Ultrasonography-guided de Quervain Injection: Accuracy and Anatomic Considerations in a Cadaver Model
Leversedge, Fraser J. MD; Cotterell, Ilvy H. MD; Nickel, Brian MD; Crosmer, Megan MD; Richard, Marc MD; Angermeier, Eric MD
Journal of the American Academy of Orthopaedic Surgeons June 2016 Vol. 24 – Issue 6: p 399–404
We are pleased to announce that Dr. Fraser Leversedge, PGY-4 resident Dr. Brian Nickel, PGY-5 resident Dr. Megan Crosmer, and Dr. Marc Richard had their article, “Ultrasonography-guided de Quervain Injection: Accuracy and Anatomic Considerations in a Cadaver Model,” published in the Journal of the American Academy of Orthopaedic Surgeons. Their study discusses how ultrasonography-guided de Quervain injection improves injection accuracy through the visualization of compartmental anatomy and needle placement and may improve clinical outcomes by minimizing complications associated with extra-compartmental injection. Introduction: Confirmation of pertinent anatomy and accurate needle placement for de Quervain injection may improve outcomes and limit complications. We evaluated the accuracy of the first extensor compartment in regard to the following: (1) anatomic assessment, (2) needle placement without imaging guidance, and (3) ultrasonography-guided injection with priority for the extensor pollicis brevis subcompartment.
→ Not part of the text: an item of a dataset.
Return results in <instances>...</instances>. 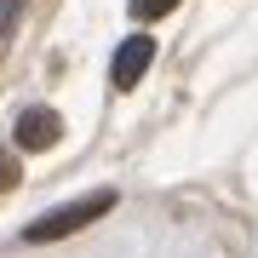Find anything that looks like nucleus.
Listing matches in <instances>:
<instances>
[{"label":"nucleus","instance_id":"7ed1b4c3","mask_svg":"<svg viewBox=\"0 0 258 258\" xmlns=\"http://www.w3.org/2000/svg\"><path fill=\"white\" fill-rule=\"evenodd\" d=\"M57 132H63V120H57V109H23L18 115V149H52Z\"/></svg>","mask_w":258,"mask_h":258},{"label":"nucleus","instance_id":"20e7f679","mask_svg":"<svg viewBox=\"0 0 258 258\" xmlns=\"http://www.w3.org/2000/svg\"><path fill=\"white\" fill-rule=\"evenodd\" d=\"M172 6H178V0H132V18H138V23H155V18H166Z\"/></svg>","mask_w":258,"mask_h":258},{"label":"nucleus","instance_id":"39448f33","mask_svg":"<svg viewBox=\"0 0 258 258\" xmlns=\"http://www.w3.org/2000/svg\"><path fill=\"white\" fill-rule=\"evenodd\" d=\"M12 184H18V161L0 155V189H12Z\"/></svg>","mask_w":258,"mask_h":258},{"label":"nucleus","instance_id":"f257e3e1","mask_svg":"<svg viewBox=\"0 0 258 258\" xmlns=\"http://www.w3.org/2000/svg\"><path fill=\"white\" fill-rule=\"evenodd\" d=\"M109 207H115V189H92V195H81V201H69V207L46 212V218H35L23 235H29V241H57V235H75V230H86L92 218H103Z\"/></svg>","mask_w":258,"mask_h":258},{"label":"nucleus","instance_id":"f03ea898","mask_svg":"<svg viewBox=\"0 0 258 258\" xmlns=\"http://www.w3.org/2000/svg\"><path fill=\"white\" fill-rule=\"evenodd\" d=\"M149 63H155V40H149V35H126V40H120V46H115L109 81L120 86V92H132V86L144 81V69H149Z\"/></svg>","mask_w":258,"mask_h":258},{"label":"nucleus","instance_id":"423d86ee","mask_svg":"<svg viewBox=\"0 0 258 258\" xmlns=\"http://www.w3.org/2000/svg\"><path fill=\"white\" fill-rule=\"evenodd\" d=\"M12 23H18V0H0V35H6Z\"/></svg>","mask_w":258,"mask_h":258}]
</instances>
Methods: Anatomic assessment and ultrasonography-guided first extensor compartment injection was completed in 50 cadaver specimens. Initial needle placement was done without the guidance of ultrasonography; its final position was evaluated with ultrasonography. Then, using ultrasonography, 1 mL of India ink was injected into the extensor pollicis brevis compartment. Open evaluation confirmed pertinent anatomy and injection accuracy. Results: A subcompartment of the first extensor compartment was identified in 27 of 50 wrists; 18 of 27 compartments were complete and 9 of 27 were incomplete, with ultrasonographic evaluation having an accuracy rate of 94%. Accurate needle placement occurred in 26 of 50 wrists (52%) when ultrasonography was not used, but only 2 of 27 needles (7%) were located within the extensor pollicis brevis subcompartment. Ultrasonography-guided injection was 100% accurate (50 out of 50) and extensor pollicis brevis injection was 96% accurate (26 of 27) when two compartments were present. Minimal extravasation was identified in 6 of 50 wrists (12%).